SUPPLIED PASSAGE:
February 1, 2004
Novels are the ideal way to kibitz, on science as well as on life. In recent years Richard Powers’s “Galatea 2.2” and David Lodge’s “thinks …” have drawn very skillfully on computers and cognitive science. But although both communicated a lot of up-to-date information along the way, they were traditional novels by literary artists, so human character, psychology, and emotion were primary (even if sometimes, as in “Galatea,” displayed by a computer). “Radiant Cool” and “Turing” have engaging characters, but the excitement is in the ideas they expound or embody.
“Radiant Cool” is a campus thriller. The flamboyant Professor Maxwell Grue has disappeared. His graduate student Miranda Sharpe discovers that he was close to formulating a novel theory of consciousness. Naturally she suspects foul play. Miranda enlists the help of Grue’s colleague “Dan Lloyd” (who, like the book’s author, is a philosophy professor at nearby Trinity College). Together they foil a dastardly KGB plot to hijack both the Internet and the Grue/Lloyd theory, which would have allowed them to control global consciousness, hence the world.
Part II of “Radiant Cool,” a hundred pages of straight exposition, is less fun but much meatier. Lloyd’s theory is a scientific version of Edmund Husserl’s phenomenology. The basis of this method is a relentless attention to context, especially temporal context. We are not, phenomenologists point out, a collection of independent instruments reporting to an overseer called “consciousness” or “mind.” On the contrary, it is not possible to perceive an object, event, or other stimulus with anything less than one’s entire self. This means that by the same act with which we perceive something we interpret it, i.e., situate in some relation to the rest of our experience. And immediately, the experience of having experienced it in this instant, with whatever consequences (if any) that entails, becomes part of our experience, which is then brought to bear in the next instant.

Collected data
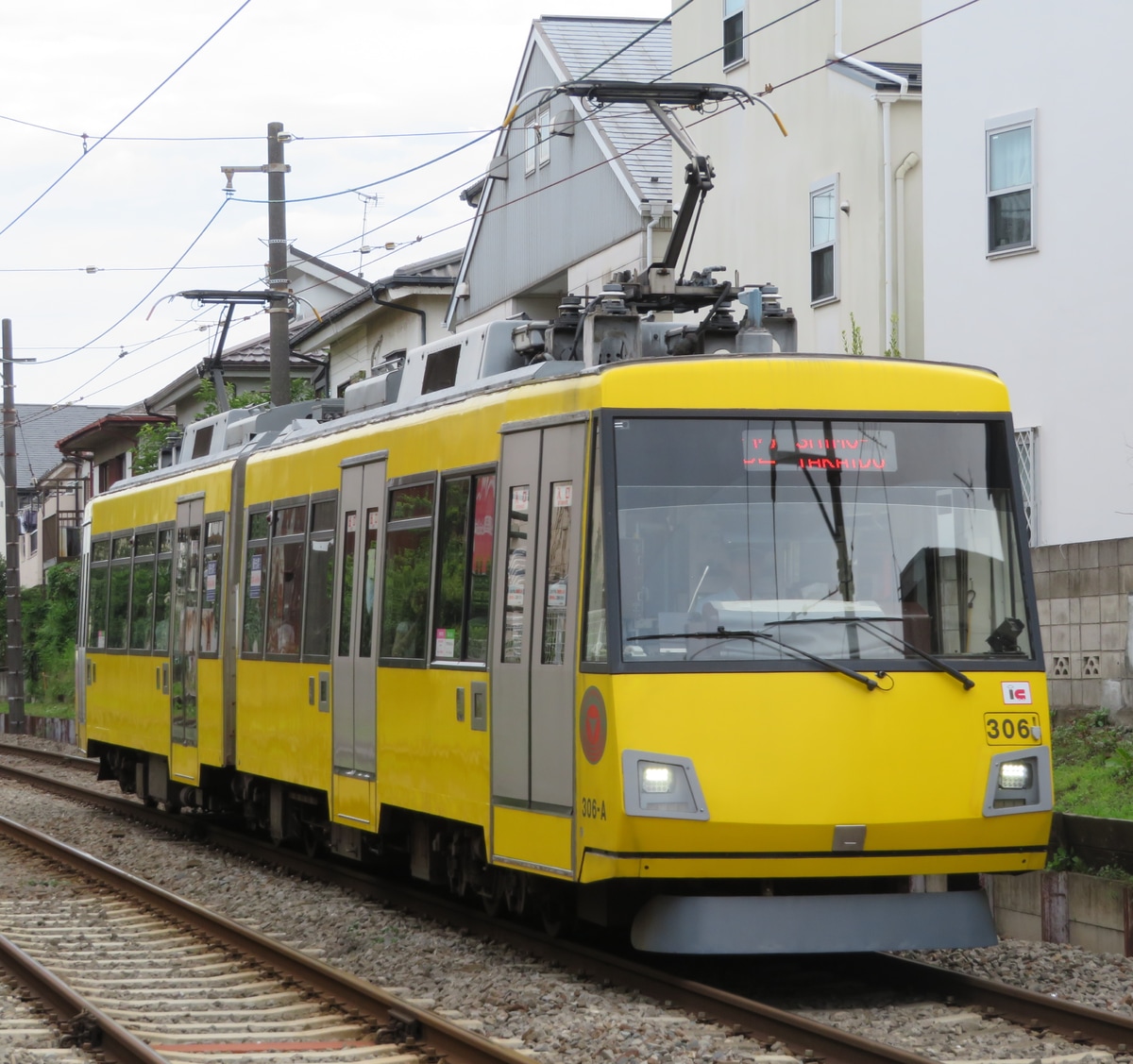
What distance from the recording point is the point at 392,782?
11516mm

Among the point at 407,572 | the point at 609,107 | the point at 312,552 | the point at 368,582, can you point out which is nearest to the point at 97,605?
the point at 312,552

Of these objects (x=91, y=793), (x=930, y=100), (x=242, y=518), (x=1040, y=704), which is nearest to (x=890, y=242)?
(x=930, y=100)

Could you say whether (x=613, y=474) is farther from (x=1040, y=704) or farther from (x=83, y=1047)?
(x=83, y=1047)

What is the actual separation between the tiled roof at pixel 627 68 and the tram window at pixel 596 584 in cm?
1738

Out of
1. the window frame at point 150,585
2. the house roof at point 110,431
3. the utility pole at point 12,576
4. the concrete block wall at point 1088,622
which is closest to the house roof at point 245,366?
the house roof at point 110,431

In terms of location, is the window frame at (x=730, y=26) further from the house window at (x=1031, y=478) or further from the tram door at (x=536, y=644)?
the tram door at (x=536, y=644)

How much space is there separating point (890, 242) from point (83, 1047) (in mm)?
14849

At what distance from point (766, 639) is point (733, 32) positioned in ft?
57.9

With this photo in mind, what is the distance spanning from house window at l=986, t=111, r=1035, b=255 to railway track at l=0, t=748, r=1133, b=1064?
9.69m

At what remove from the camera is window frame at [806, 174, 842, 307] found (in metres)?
22.2

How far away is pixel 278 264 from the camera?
21.5m

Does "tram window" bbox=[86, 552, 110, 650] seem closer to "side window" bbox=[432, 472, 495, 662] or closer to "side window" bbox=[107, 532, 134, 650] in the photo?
"side window" bbox=[107, 532, 134, 650]

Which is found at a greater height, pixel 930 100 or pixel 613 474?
pixel 930 100

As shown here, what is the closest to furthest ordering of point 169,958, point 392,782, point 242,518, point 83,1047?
point 83,1047, point 169,958, point 392,782, point 242,518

WHAT YOU ARE ASKED TO DO: Reproduce the part of the review that starts at "February 1, 2004" and ends at "expound or embody.".

TASK ANSWER:
February 1, 2004
Novels are the ideal way to kibitz, on science as well as on life. In recent years Richard Powers’s “Galatea 2.2” and David Lodge’s “thinks …” have drawn very skillfully on computers and cognitive science. But although both communicated a lot of up-to-date information along the way, they were traditional novels by literary artists, so human character, psychology, and emotion were primary (even if sometimes, as in “Galatea,” displayed by a computer). “Radiant Cool” and “Turing” have engaging characters, but the excitement is in the ideas they expound or embody.